Last week, the Supreme Court announced it would hear the case Lee v. Tam. The case involves the constitutionality of provisions of the 1946 Lanham Act, which gives the US Patent and Trademark Office (PTO) the power not to register potential trademarks that “may disparage […] persons, living or dead, institutions, beliefs, or national symbols, or bring them into contempt or disrepute.”
The lawsuit was brought by a musician who wanted to trademark the name of his band: The Slants. PTO refused to grant the trademark, informing the musicians that the band’s name disparaged Asians. The Slants, who are themselves Asians, believe that PTO’s decision, which referenced the Lanham Act, violates their First Amendment rights.
The US Court of Appeals for the Federal Circuit agreed. The majority opinion noted that the government cannot refuse to register a trademark “because it disapproves of the expressive messages conveyed by the marks.” It continued: “The government regulation at issue amounts to viewpoint discrimination.”
The opinion gets at the free speech concerns around the Lanham Act clause: that it violates a fundamental premise of First Amendment law “that no official, high or petty, can prescribe what shall be orthodox in politics, nationalism, religion, or other matters of opinion…. “
According to the government’s brief, PTO “does not allow its examiners to rely on their own subjective views, but rather directs them to consider “whether […] ‘a substantial composite of the referenced group’ would find the mark disparaging.” For instance, if evidence indicates that “a substantial composite” of Asians would be offended by the name The Slants, examiners should refuse to issue a trademark.
The government’s argument is troubling on a number of grounds.
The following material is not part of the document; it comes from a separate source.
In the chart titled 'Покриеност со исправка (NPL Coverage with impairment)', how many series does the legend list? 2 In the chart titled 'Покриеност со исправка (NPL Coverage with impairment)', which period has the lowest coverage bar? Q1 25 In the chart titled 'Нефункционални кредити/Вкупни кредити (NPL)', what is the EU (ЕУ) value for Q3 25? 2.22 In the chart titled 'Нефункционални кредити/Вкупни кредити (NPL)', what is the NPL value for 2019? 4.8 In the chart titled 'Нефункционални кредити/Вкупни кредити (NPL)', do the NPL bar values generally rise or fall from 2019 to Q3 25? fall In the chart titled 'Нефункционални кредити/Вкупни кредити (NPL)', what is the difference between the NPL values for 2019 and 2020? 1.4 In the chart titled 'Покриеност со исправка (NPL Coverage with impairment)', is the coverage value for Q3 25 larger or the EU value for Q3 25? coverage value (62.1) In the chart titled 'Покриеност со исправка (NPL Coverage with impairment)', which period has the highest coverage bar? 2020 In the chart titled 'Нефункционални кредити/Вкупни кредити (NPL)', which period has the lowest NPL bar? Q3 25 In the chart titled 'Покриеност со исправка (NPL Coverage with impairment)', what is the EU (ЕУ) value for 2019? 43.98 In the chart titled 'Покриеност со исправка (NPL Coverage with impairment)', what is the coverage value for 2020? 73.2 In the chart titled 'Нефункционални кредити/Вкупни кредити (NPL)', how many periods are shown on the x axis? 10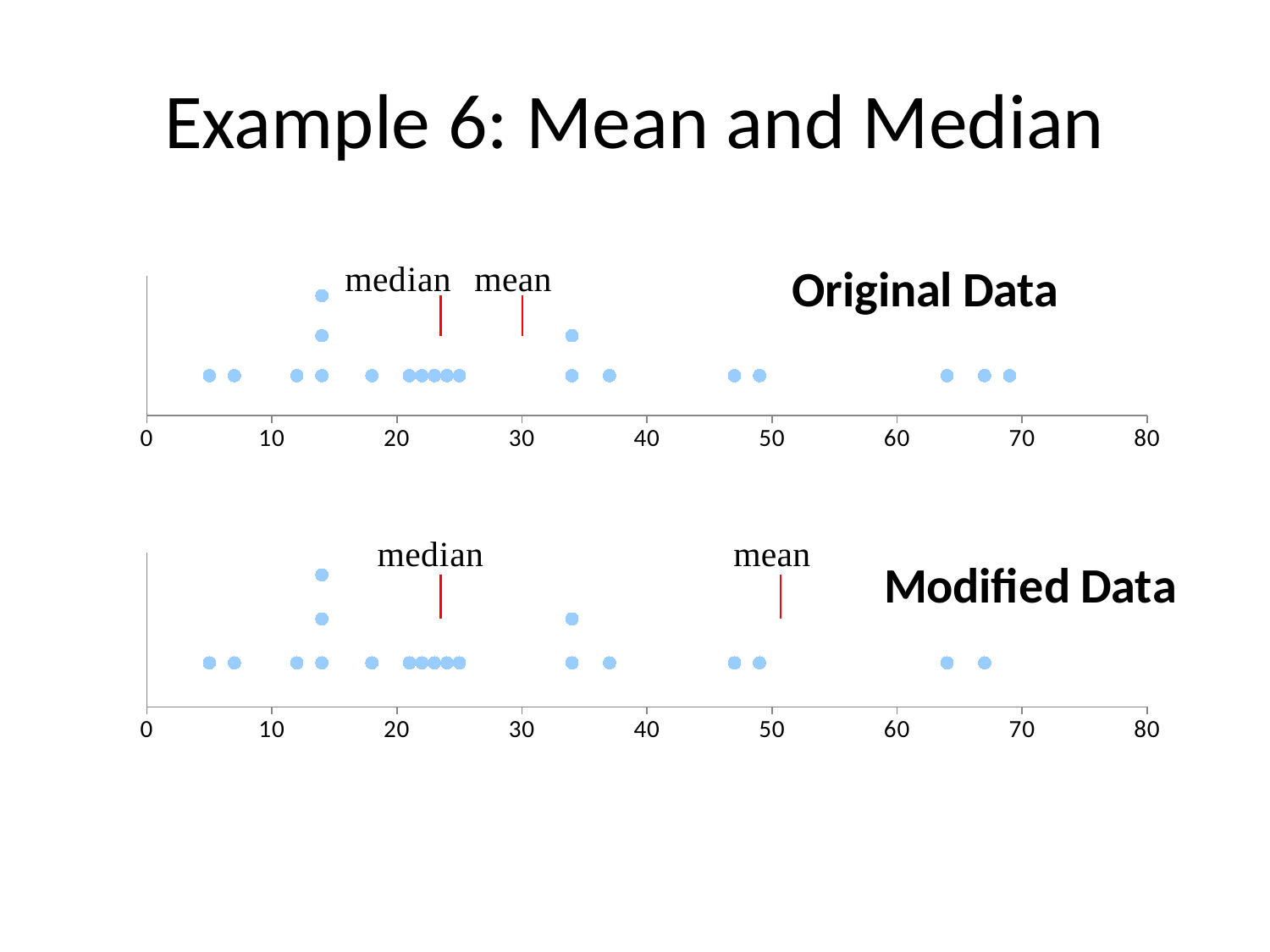
In the Original Data chart, is the median greater or less than 20? greater In the Modified Data chart, which is larger, the mean or the median? mean In the Original Data chart, is the largest data value greater or less than 60? greater What is the maximum value shown on the x axis of the Original Data chart? 80 What kind of chart is shown under the heading "Original Data"? dot plot In the Modified Data chart, is the median greater or less than 30? less How many charts are on the slide? 2 What are the two labels marked by red vertical lines on each chart? median and mean Which chart shows the larger mean, Original Data or Modified Data? Modified Data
First is the question of whether the clause is applied arbitrarily. Although the government claims that the process is “an objective, established test,” the Slants claim that the “PTO denied registration to HAVE YOU HEARD SATAN IS A REPUBLICAN, because it disparaged the Republican Party, but did not find THE DEVIL IS A DEMOCRAT disparaging.”
Second, even if the rule were applied consistently, it would amount to a sort of heckler’s veto, allowing offended listeners to effectively penalize legally protected speech. The heckler’s veto is incompatible with the First Amendment, which is intended to promote vigorous public discussion and debate even on highly controversial matters. It is closely related to another fundamental constitutional rule, that First Amendment rights are not subject to majoritarian principles: “fundamental rights may not be submitted to vote; they depend on the outcome of no elections.”
However, the PTO has applied the disparagement clause even in cases where there is no proof that a majority of the relevant group does in fact feel disparaged by the trademark. For example, in 2014 the PTO stripped the Washington Redskins of its trademark, a ruling that was upheld by a federal trial judge. However, a 2004 poll found that only 9% of Native Americans found the team’s name offensive. A 2016 poll had nearly identical findings.
The ability to obtain a trademark has potentially far-reaching economic implications. For example, in the Washington Redskins case, the loss of trademark protection means that other companies can legally manufacture merchandise with the team’s name and logo.
The Washington Redskins’ appeal to the US Court of Appeals for the 4th Circuit is pending. It is likely that the Supreme Court’s decision in the Slants case, if it comes first, will resolve the key First Amendment question raised in both cases.